Posição da Sonda de NE

A via gástrica pode ser utilizada inicialmente (1). Contudo, a paresia gástrica é uma ocorrência frequente na pancreatite aguda grave, devido à proximidade do pâncreas inflamado com o estômago (1). Assim, quando houver intolerância à via gástrica, a sonda deve ser alocada na posição pós-pilórica, preferencialmente próxima ao ângulo de Treitz ou no jejuno (1). A inserção da sonda em posição pós-pilórica desde o início facilita a introdução precoce da nutrição enteral e sua progressão para suprir as necessidades do paciente (1).

Tipo de Fórmula de NE

As recomendações sobre o tipo de fórmula variam:

  • A ESPEN (Sociedade Europeia de Nutrição Clínica e Metabolismo) sugere iniciar com uma fórmula monomérica ou oligomérica, com alto grau de recomendação (Grau A), sustentado por dois grandes estudos randomizados (1).
  • A ASPEN (Sociedade Americana de Nutrição Parenteral e Enteral) recomenda iniciar com fórmula polimérica (Grau C de recomendação), migrando para uma fórmula oligomérica apenas se a primeira não for bem tolerada (1).

Velocidade de Infusão

A velocidade inicial da infusão enteral deve ser baixa, de 10 a 15 mL/h, com progressão gradual do volume e, se necessário, do tipo de fórmula, conforme a tolerância digestiva do paciente (1).

Gorduras na NE

As fórmulas enterais podem conter lipídeos (1). Contudo, sugere-se a preferência por fórmulas que contenham triglicerídeos de cadeia longa e média, pois aumentam a tolerância lipídica (1). O uso de lipídeos na nutrição parenteral ou enteral não é contraindicado na pancreatite, desde que os níveis plasmáticos de triglicerídeos, monitorizados semanalmente, não ultrapassem 300 mg/dL (1). Recomenda-se uma dose lipídica de 0,9 a 1,0 g/kg/dia (1).

Fibras na NE

Embora não haja evidências clínicas robustas na literatura, inicialmente, sugere-se optar por fórmulas sem adição de fibras para evitar fermentação e distensão das alças intestinais (1). Fórmulas poliméricas com fibras devem ser consideradas apenas quando a tolerância digestiva do paciente à dieta enteral estiver bem estabelecida (1).

Probióticos

Um estudo demonstrou que o uso de probióticos em pacientes com pancreatite aguda grave foi associado a um aumento da mortalidade, com uma incidência de 9% de isquemia intestinal (1). É importante lembrar que a ocorrência de tromboses arteriais e venosas nas proximidades do pâncreas inflamado não é rara (1). Diante desses achados, o uso de probióticos na pancreatite aguda grave é formalmente contraindicado (1).

Nutrição Parenteral (NP)

A nutrição parenteral deve ser iniciada apenas e tão somente quando a nutrição enteral não for capaz de suprir as necessidades nutricionais do paciente devido à intolerância digestiva (como refluxo, diarreia ou distensão abdominal) (1).

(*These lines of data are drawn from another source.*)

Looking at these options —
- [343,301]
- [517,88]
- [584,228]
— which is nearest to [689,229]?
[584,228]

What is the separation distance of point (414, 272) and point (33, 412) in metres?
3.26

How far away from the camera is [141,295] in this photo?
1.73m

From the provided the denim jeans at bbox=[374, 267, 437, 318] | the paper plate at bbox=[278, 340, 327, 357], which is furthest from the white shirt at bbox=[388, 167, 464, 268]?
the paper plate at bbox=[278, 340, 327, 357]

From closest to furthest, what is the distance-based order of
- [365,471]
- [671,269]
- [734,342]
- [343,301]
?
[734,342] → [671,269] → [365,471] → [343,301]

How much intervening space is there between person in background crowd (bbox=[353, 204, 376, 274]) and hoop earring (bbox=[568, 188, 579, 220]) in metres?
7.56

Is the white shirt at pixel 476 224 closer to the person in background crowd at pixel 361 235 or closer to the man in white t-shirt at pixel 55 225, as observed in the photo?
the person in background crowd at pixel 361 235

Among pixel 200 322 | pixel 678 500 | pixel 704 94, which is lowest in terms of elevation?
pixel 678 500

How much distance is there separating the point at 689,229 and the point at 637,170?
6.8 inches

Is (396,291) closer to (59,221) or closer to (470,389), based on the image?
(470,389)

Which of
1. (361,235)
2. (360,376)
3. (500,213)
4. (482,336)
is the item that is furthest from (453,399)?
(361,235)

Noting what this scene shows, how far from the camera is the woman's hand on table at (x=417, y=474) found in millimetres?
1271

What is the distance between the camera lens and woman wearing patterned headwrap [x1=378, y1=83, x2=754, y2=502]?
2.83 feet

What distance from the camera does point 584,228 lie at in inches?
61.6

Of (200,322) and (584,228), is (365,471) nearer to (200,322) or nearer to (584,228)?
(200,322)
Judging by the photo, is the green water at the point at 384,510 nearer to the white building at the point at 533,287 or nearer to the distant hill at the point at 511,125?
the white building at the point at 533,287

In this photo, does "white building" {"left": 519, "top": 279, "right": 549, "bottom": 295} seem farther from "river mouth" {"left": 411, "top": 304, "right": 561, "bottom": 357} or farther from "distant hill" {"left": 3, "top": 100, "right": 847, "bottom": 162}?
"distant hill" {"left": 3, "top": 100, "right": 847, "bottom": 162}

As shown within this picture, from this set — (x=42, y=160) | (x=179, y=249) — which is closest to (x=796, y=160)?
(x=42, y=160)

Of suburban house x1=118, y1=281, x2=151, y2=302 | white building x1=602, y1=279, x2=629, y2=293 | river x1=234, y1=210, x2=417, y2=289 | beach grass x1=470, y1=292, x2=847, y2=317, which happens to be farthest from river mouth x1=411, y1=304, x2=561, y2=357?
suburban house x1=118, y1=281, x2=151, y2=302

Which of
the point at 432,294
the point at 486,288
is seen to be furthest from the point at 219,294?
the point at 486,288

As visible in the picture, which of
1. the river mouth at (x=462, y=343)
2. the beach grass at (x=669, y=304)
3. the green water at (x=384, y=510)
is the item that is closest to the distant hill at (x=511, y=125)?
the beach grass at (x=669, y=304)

Em pacientes graves, a NP nunca deve ser iniciada antes dos primeiros cinco dias de evolução (1). Uma das justificativas para essa recomendação é que a introdução precoce de nutrientes por via parenteral em pacientes críticos pode inibir os processos de autofagia, que são essenciais para a eliminação de organelas danificadas, agregados proteicos e outras substâncias tóxicas que se acumulam nas células (1). Dessa forma, a preservação celular é maior durante o jejum inicial (1). Estudos indicam que a introdução mais tardia da NP, após cinco dias, em pacientes com pancreatite aguda grave que não podem se alimentar via TGI, está associada a uma melhor evolução clínica (1). Na nutrição parenteral, cerca de 25−30% do VET pode ser ofertado como lipídeos, pois essa via tem pouco estímulo sobre o pâncreas (1).


Referências Bibliográficas

  1. SILVA, S. M. C. S.; MURA, J. D. P. Tratado de alimentação, nutrição & dietoterapia. 3. ed. São Paulo: Editora Pitaya, 2016. 1308 p.